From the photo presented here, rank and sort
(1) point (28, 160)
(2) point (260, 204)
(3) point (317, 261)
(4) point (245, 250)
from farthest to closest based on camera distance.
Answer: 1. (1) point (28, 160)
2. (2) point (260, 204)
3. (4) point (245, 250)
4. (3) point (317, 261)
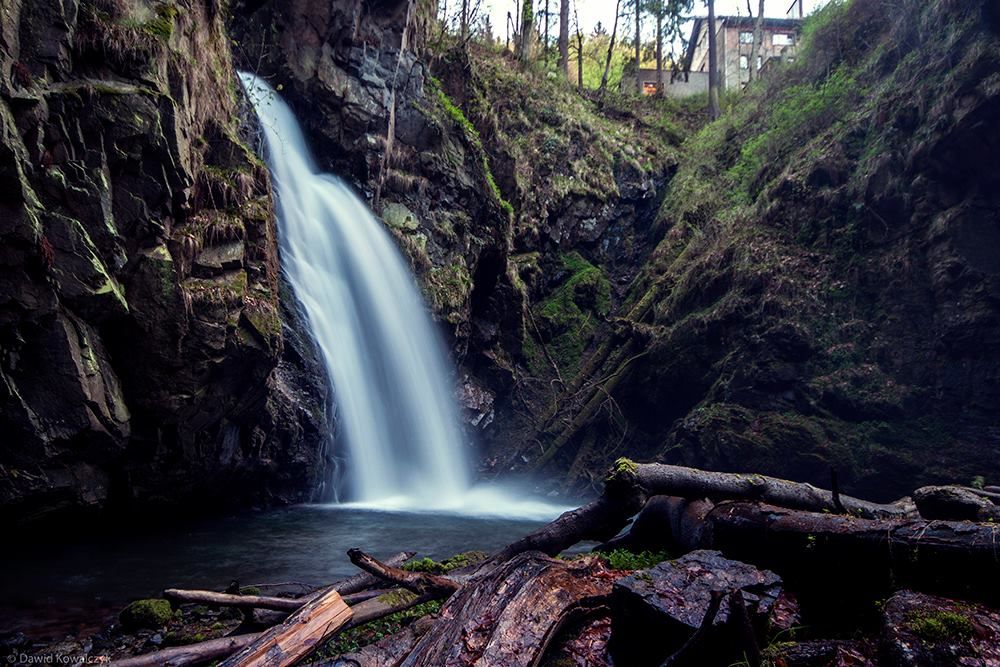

========

• _Task_
Substitute "nearest" for "closest" in the lines above, leave everything else unchanged, and omit the picture from your answer.

• _The response_
From the photo presented here, rank and sort
(1) point (28, 160)
(2) point (260, 204)
(3) point (317, 261)
(4) point (245, 250)
from farthest to nearest based on camera distance.
Answer: 1. (1) point (28, 160)
2. (2) point (260, 204)
3. (4) point (245, 250)
4. (3) point (317, 261)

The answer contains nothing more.